### Exercise
Copy the data precisely, keeping every character.

(Saved data entries)
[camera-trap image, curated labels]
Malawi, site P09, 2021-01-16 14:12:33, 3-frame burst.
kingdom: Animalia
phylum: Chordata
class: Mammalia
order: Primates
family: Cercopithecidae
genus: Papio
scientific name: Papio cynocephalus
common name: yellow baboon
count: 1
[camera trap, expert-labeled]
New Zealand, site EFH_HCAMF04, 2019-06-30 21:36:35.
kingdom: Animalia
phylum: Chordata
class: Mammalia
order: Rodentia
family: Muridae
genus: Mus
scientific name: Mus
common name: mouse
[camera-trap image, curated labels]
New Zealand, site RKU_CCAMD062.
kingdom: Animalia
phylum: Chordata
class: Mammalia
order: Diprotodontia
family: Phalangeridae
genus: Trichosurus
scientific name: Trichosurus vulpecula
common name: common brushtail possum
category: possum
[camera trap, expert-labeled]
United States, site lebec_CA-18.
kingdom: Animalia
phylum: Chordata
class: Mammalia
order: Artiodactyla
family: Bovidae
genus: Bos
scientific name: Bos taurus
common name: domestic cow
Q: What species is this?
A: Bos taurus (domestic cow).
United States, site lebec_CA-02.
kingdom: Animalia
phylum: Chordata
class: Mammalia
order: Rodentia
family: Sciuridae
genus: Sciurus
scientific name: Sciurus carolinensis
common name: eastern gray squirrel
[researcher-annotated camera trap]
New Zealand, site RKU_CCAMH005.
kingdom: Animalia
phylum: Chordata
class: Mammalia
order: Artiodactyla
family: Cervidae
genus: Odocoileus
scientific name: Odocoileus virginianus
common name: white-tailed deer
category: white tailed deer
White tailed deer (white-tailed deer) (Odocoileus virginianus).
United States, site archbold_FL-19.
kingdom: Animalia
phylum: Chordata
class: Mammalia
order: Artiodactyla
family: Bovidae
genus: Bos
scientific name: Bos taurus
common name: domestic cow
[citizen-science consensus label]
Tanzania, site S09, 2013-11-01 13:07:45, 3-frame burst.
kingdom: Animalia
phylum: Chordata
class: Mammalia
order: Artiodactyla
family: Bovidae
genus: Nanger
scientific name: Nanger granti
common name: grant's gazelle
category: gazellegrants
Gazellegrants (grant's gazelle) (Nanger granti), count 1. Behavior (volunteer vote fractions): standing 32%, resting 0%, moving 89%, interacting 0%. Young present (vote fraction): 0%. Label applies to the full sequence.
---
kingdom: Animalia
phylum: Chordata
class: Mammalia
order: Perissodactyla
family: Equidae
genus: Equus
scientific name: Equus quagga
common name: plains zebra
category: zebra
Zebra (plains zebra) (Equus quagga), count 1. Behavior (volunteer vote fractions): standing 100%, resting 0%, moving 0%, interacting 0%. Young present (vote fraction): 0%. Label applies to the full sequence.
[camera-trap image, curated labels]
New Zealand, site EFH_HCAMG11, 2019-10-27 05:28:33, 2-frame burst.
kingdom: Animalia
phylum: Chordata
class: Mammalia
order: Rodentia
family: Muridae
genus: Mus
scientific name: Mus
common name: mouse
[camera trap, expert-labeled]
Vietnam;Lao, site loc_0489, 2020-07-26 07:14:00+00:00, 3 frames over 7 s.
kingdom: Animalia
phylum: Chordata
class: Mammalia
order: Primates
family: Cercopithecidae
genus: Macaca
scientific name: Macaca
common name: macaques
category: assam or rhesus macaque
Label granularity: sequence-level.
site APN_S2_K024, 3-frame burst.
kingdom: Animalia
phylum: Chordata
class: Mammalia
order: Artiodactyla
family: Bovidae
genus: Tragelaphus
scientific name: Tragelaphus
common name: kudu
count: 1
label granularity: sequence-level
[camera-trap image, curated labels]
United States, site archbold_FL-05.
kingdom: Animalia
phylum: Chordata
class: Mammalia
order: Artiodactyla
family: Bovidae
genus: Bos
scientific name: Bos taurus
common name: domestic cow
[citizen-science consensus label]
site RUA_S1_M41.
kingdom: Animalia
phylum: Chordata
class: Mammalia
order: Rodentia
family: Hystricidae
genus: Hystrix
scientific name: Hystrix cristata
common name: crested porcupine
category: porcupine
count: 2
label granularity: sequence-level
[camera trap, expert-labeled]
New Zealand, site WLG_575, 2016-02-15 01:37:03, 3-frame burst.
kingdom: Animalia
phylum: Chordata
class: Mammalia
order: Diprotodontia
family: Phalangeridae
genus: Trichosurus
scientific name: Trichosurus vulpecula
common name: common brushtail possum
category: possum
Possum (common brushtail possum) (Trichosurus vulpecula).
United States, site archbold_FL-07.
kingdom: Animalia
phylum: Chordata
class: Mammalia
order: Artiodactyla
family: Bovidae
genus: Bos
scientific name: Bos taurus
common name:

### Answer below
[camera-trap image, curated labels]
Malawi, site P09, 2021-01-16 14:12:33, 3-frame burst.
kingdom: Animalia
phylum: Chordata
class: Mammalia
order: Primates
family: Cercopithecidae
genus: Papio
scientific name: Papio cynocephalus
common name: yellow baboon
count: 1
[camera trap, expert-labeled]
New Zealand, site EFH_HCAMF04, 2019-06-30 21:36:35.
kingdom: Animalia
phylum: Chordata
class: Mammalia
order: Rodentia
family: Muridae
genus: Mus
scientific name: Mus
common name: mouse
[camera-trap image, curated labels]
New Zealand, site RKU_CCAMD062.
kingdom: Animalia
phylum: Chordata
class: Mammalia
order: Diprotodontia
family: Phalangeridae
genus: Trichosurus
scientific name: Trichosurus vulpecula
common name: common brushtail possum
category: possum
[camera trap, expert-labeled]
United States, site lebec_CA-18.
kingdom: Animalia
phylum: Chordata
class: Mammalia
order: Artiodactyla
family: Bovidae
genus: Bos
scientific name: Bos taurus
common name: domestic cow
Q: What species is this?
A: Bos taurus (domestic cow).
United States, site lebec_CA-02.
kingdom: Animalia
phylum: Chordata
class: Mammalia
order: Rodentia
family: Sciuridae
genus: Sciurus
scientific name: Sciurus carolinensis
common name: eastern gray squirrel
[researcher-annotated camera trap]
New Zealand, site RKU_CCAMH005.
kingdom: Animalia
phylum: Chordata
class: Mammalia
order: Artiodactyla
family: Cervidae
genus: Odocoileus
scientific name: Odocoileus virginianus
common name: white-tailed deer
category: white tailed deer
White tailed deer (white-tailed deer) (Odocoileus virginianus).
United States, site archbold_FL-19.
kingdom: Animalia
phylum: Chordata
class: Mammalia
order: Artiodactyla
family: Bovidae
genus: Bos
scientific name: Bos taurus
common name: domestic cow
[citizen-science consensus label]
Tanzania, site S09, 2013-11-01 13:07:45, 3-frame burst.
kingdom: Animalia
phylum: Chordata
class: Mammalia
order: Artiodactyla
family: Bovidae
genus: Nanger
scientific name: Nanger granti
common name: grant's gazelle
category: gazellegrants
Gazellegrants (grant's gazelle) (Nanger granti), count 1. Behavior (volunteer vote fractions): standing 32%, resting 0%, moving 89%, interacting 0%. Young present (vote fraction): 0%. Label applies to the full sequence.
---
kingdom: Animalia
phylum: Chordata
class: Mammalia
order: Perissodactyla
family: Equidae
genus: Equus
scientific name: Equus quagga
common name: plains zebra
category: zebra
Zebra (plains zebra) (Equus quagga), count 1. Behavior (volunteer vote fractions): standing 100%, resting 0%, moving 0%, interacting 0%. Young present (vote fraction): 0%. Label applies to the full sequence.
[camera-trap image, curated labels]
New Zealand, site EFH_HCAMG11, 2019-10-27 05:28:33, 2-frame burst.
kingdom: Animalia
phylum: Chordata
class: Mammalia
order: Rodentia
family: Muridae
genus: Mus
scientific name: Mus
common name: mouse
[camera trap, expert-labeled]
Vietnam;Lao, site loc_0489, 2020-07-26 07:14:00+00:00, 3 frames over 7 s.
kingdom: Animalia
phylum: Chordata
class: Mammalia
order: Primates
family: Cercopithecidae
genus: Macaca
scientific name: Macaca
common name: macaques
category: assam or rhesus macaque
Label granularity: sequence-level.
site APN_S2_K024, 3-frame burst.
kingdom: Animalia
phylum: Chordata
class: Mammalia
order: Artiodactyla
family: Bovidae
genus: Tragelaphus
scientific name: Tragelaphus
common name: kudu
count: 1
label granularity: sequence-level
[camera-trap image, curated labels]
United States, site archbold_FL-05.
kingdom: Animalia
phylum: Chordata
class: Mammalia
order: Artiodactyla
family: Bovidae
genus: Bos
scientific name: Bos taurus
common name: domestic cow
[citizen-science consensus label]
site RUA_S1_M41.
kingdom: Animalia
phylum: Chordata
class: Mammalia
order: Rodentia
family: Hystricidae
genus: Hystrix
scientific name: Hystrix cristata
common name: crested porcupine
category: porcupine
count: 2
label granularity: sequence-level
[camera trap, expert-labeled]
New Zealand, site WLG_575, 2016-02-15 01:37:03, 3-frame burst.
kingdom: Animalia
phylum: Chordata
class: Mammalia
order: Diprotodontia
family: Phalangeridae
genus: Trichosurus
scientific name: Trichosurus vulpecula
common name: common brushtail possum
category: possum
Possum (common brushtail possum) (Trichosurus vulpecula).
United States, site archbold_FL-07.
kingdom: Animalia
phylum: Chordata
class: Mammalia
order: Artiodactyla
family: Bovidae
genus: Bos
scientific name: Bos taurus
common name:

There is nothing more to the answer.